Spatial reasoning dataset excerpts:
=====

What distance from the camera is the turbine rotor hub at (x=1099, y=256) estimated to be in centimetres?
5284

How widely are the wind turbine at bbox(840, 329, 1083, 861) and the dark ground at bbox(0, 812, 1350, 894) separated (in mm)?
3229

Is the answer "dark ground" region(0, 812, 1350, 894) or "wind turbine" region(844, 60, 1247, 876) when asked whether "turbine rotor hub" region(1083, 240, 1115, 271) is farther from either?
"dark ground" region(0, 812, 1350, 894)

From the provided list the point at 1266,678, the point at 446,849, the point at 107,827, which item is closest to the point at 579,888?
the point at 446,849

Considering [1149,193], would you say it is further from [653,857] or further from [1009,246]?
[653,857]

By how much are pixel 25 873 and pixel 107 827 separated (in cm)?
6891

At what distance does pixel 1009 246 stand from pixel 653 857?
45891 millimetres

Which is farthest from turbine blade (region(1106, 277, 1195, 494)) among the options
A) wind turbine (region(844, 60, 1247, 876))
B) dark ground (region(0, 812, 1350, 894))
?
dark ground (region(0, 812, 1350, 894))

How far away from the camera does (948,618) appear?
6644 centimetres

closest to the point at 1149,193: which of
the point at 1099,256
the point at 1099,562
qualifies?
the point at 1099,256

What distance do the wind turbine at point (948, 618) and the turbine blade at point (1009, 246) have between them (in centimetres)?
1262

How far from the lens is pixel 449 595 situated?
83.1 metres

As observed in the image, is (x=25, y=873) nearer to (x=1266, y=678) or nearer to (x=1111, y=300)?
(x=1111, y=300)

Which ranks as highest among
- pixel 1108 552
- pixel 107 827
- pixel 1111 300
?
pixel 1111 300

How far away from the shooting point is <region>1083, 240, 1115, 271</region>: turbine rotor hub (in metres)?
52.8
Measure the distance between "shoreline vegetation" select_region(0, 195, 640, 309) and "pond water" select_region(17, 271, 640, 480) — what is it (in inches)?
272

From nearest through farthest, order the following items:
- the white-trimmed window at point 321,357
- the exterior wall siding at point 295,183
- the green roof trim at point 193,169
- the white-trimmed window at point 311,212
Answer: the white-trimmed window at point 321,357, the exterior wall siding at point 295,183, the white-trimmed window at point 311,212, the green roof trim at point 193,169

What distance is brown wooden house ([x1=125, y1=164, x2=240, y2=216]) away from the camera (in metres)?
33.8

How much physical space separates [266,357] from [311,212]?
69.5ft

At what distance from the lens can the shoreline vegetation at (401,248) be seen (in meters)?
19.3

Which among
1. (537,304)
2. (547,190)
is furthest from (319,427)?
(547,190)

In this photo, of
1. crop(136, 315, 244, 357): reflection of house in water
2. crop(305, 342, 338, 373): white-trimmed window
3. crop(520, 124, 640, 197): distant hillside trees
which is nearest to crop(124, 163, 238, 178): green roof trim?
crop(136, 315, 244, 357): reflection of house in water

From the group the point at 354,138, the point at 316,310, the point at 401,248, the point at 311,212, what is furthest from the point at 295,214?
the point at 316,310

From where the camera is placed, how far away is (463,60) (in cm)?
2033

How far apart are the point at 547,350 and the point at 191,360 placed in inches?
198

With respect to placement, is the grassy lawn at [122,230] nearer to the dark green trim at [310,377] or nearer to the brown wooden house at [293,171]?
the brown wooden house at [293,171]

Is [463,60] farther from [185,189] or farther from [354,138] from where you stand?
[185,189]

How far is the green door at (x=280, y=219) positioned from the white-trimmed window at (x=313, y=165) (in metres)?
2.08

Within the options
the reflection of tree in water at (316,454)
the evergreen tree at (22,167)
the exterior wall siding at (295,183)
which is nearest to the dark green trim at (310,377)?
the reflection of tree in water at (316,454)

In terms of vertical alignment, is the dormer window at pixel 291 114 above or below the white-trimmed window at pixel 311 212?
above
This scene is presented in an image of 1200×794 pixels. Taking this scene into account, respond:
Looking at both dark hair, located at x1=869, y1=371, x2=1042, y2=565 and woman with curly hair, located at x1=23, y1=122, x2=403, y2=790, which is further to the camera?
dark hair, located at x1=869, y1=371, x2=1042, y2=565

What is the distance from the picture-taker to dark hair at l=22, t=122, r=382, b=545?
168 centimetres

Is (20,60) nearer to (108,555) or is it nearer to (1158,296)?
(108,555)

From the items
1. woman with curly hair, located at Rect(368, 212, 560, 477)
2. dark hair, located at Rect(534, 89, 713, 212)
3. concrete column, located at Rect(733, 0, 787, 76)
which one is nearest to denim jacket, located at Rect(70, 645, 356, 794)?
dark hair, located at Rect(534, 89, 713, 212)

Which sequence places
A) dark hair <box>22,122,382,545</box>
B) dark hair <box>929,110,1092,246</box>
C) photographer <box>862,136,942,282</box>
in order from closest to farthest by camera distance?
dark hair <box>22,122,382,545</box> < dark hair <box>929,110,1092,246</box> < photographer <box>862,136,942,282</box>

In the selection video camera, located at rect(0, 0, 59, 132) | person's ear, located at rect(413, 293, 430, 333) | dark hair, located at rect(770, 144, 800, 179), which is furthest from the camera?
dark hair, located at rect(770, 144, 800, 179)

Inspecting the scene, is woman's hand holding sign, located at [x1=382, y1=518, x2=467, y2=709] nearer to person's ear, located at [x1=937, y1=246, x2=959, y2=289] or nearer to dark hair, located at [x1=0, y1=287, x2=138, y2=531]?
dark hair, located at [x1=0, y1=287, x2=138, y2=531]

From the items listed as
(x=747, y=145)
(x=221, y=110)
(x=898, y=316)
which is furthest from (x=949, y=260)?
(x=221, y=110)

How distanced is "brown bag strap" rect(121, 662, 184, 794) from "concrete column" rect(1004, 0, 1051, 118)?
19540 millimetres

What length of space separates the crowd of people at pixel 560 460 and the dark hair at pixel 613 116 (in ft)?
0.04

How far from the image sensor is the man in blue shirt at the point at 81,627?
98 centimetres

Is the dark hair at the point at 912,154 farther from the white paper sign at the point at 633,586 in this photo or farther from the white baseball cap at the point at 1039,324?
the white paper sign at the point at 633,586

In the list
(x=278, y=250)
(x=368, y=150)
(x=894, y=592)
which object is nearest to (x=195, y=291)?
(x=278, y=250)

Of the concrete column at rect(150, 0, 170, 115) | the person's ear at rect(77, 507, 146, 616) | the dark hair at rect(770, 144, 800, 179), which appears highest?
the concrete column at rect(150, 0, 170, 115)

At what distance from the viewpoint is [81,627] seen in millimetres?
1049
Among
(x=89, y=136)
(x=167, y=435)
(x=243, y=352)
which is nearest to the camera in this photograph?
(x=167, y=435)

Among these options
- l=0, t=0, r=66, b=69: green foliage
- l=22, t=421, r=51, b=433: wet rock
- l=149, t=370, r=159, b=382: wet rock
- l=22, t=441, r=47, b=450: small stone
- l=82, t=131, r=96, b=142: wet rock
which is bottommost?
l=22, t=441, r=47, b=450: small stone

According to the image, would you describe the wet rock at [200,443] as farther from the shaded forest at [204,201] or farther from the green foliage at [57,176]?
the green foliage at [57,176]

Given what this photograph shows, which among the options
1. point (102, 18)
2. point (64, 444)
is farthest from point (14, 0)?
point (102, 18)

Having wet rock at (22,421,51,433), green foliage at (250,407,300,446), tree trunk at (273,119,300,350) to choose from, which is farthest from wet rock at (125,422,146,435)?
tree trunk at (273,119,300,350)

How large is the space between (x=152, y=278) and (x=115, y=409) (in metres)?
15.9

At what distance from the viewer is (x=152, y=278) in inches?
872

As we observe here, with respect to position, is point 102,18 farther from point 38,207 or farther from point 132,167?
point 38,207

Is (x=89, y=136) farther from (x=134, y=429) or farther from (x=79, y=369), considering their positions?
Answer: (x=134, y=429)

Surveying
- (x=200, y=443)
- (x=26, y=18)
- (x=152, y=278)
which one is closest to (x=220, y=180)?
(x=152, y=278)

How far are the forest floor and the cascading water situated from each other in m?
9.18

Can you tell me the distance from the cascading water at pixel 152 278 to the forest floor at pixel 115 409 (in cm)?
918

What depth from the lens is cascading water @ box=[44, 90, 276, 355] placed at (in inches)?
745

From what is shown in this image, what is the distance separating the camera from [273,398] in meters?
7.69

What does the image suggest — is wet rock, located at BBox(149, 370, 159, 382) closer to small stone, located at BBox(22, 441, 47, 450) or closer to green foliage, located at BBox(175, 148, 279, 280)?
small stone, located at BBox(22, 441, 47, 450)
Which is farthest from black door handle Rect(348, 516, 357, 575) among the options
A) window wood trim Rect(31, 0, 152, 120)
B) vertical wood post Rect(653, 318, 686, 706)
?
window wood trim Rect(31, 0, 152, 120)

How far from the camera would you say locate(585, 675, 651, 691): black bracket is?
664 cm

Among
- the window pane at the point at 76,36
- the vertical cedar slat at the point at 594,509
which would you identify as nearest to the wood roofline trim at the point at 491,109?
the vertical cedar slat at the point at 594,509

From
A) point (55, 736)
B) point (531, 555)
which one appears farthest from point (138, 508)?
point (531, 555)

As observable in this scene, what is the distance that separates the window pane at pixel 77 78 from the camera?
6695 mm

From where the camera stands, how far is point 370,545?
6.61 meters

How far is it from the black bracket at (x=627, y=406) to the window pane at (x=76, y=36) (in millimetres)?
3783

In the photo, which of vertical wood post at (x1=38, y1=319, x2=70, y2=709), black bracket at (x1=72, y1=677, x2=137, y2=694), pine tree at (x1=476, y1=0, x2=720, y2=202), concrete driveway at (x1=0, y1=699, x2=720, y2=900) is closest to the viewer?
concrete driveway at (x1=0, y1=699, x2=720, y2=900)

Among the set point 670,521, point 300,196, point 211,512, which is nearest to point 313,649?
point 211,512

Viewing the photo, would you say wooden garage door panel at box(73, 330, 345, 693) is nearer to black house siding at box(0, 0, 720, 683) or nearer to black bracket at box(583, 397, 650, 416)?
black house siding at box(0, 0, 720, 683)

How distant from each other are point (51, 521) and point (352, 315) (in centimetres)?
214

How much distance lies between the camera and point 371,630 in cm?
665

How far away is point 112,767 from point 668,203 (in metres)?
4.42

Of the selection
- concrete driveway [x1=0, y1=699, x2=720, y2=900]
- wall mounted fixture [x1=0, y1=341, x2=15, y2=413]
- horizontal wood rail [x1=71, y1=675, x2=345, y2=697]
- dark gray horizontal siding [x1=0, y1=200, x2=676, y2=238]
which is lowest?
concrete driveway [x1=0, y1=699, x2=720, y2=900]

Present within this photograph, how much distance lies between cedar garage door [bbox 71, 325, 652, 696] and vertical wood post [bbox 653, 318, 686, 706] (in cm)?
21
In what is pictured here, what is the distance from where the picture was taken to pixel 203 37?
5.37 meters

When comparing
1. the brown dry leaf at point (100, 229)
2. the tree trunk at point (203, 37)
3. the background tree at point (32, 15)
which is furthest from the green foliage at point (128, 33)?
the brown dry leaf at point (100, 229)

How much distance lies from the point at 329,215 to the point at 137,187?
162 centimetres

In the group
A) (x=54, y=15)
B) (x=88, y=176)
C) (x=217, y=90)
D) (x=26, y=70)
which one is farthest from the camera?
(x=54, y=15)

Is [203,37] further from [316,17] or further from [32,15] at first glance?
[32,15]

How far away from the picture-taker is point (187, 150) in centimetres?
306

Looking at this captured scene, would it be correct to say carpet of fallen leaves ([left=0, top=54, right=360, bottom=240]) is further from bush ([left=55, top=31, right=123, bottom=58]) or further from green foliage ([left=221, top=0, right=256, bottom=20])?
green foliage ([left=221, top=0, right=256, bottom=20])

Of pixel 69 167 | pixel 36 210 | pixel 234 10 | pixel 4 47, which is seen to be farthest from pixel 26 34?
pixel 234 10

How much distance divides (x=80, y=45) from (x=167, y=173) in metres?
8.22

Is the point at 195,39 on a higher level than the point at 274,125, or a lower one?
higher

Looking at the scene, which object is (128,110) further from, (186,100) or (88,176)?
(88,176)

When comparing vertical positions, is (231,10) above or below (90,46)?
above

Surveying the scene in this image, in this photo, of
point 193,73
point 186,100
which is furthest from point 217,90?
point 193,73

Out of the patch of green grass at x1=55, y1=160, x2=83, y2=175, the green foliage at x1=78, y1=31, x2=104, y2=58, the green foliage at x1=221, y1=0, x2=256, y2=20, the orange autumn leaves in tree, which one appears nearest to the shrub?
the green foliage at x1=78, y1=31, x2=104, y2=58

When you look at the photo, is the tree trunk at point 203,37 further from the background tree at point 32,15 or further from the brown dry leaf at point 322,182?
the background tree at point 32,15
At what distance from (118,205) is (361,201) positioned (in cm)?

=====

Goal of the exercise
Can you quote exactly the lines from the one containing "Looking at the" through the last line of the records above, and nothing else?

Solution to this problem
Looking at the scene, which object is (128,110) further from, (186,100) or (88,176)?
(88,176)

When comparing vertical positions, is (231,10) above or below (90,46)?
above

Surveying the scene in this image, in this photo, of
point 193,73
point 186,100
which is furthest from point 217,90?
point 193,73

Out of the patch of green grass at x1=55, y1=160, x2=83, y2=175, the green foliage at x1=78, y1=31, x2=104, y2=58, the green foliage at x1=221, y1=0, x2=256, y2=20, the orange autumn leaves in tree, which one appears nearest to the shrub?
the green foliage at x1=78, y1=31, x2=104, y2=58

When you look at the photo, is the tree trunk at point 203,37 further from the background tree at point 32,15 or further from the brown dry leaf at point 322,182?
the background tree at point 32,15
At what distance from (118,205) is (361,201) positioned (in cm)?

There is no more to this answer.